Augen auf... Hinschauen und schützen

Kinder haben das Recht, sich in unserer Gemeinde wohlzufühlen!
Wir arbeiten daran und erbitten Deine Hilfe.
Wenn Du uns dabei unterstützen möchtest, füll einfach
mit Deinen Eltern diesen kleinen Fragebogen aus und gib ihn uns
bis zum 09.03.2019 zurück.

In der Kirche findest Du im Eingangsbereich eine Box zum Einwerfen.
Danke!

Prävention sexualisierter Gewalt - Risikoanalyse

Sexueller Missbrauch ist ein Problem, das die Kirche betrifft, aber auch die gesamte Gesellschaft. Überall dort, wo Kinder vertrauensvoll Nähe, Anerkennung, Unterstützung und Aufmerksamkeit suchen, besteht die Gefahr, dass Vertrauen schutz- oder hilfebedürftiger Kinder und Jugendlicher ausgenutzt wird. Missbrauch geschieht im häuslichen Umfeld, aber auch in Institutionen wie Kindergärten, Schulen, Sportvereinen und Kirchengemeinden.

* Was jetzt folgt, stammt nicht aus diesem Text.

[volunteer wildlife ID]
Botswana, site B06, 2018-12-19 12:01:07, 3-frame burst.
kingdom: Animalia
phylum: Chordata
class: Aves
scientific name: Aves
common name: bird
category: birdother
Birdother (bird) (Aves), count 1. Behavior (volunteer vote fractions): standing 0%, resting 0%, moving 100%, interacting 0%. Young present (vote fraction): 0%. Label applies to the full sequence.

Im Bistum Hildesheim sind schon erste Schritte eingeleitet worden, um sexualisierte Gewalt an jungen Menschen vorzubeugen und das verloren gegangene Vertrauen in die katholische Kirche wieder aufzubauen. Zahlreiche ehren- und hauptamtlich Mitarbeitende haben an Fortbildungen teilgenommen. Die ersten Pfarreien haben begonnen, „Institutionelle Schutzkonzepte“ zu entwickeln oder sie bereits umgesetzt.

In unserer Gemeinde muss dieser Schritt jetzt angegangen werden. In den letzten Wochen hat sich daher ein Arbeitskreis gebildet, der sich dieser Aufgabe stellt.

Ziel des Schutzkonzeptes ist es, Missbrauch zu verhindern, klare Verhaltensrichtlinien für alle Mitarbeiterinnen und Mitarbeiter festzulegen und für Kinder

  • eine sichere Atmosphäre zu schaffen,
  • vertrauensvolle Beziehungen zu ermöglichen,
  • eine Kultur des Hinschauens zu entwickeln.

Die Grundlage für das eigentliche Konzept bildet eine Risikoanalyse, wodurch mögliche Gefahrenpotentiale und Schwachstellen in unserer Gemeinde erfasst werden sollen. Zu diesem Zweck hat der Arbeitskreis Prävention auf der Basis von Materialien des Bistums Hildesheim zwei Fragebögen konzipiert. Einen für Kinder, die regelmäßig an Veranstaltungen in den Räumen unserer Pfarrgemeinde teilnehmen (Sternsinger, Erstkommunionkinder, Krippenspieler etc). Dieser wird von den Gruppenleitern an die Eltern der Kinder ausgeteilt und zu Hause gemeinsam besprochen und ausgefüllt. Die andere Version ist für Erwachsene vorgesehen, die in Gruppen und Gremien der Gemeinde aktiv sind.

Jede und Jeder kann etwas tun, damit sich Kinder und Jugendliche in allen Bereichen unserer Kirchengemeinde sicher fühlen. Als christliche Gemeinde sind wir den Betroffenen besonders verpflichtet, für eine Kultur der Aufmerksamkeit Sorge zu tragen. Wir müssen ansprechbar sein und Verantwortung übernehmen. Hinschauen statt Wegschauen - das ist das Motto jeglicher Präventionsbemühungen.

Bitte helfen Sie mit - wir danken es Ihnen herzlich.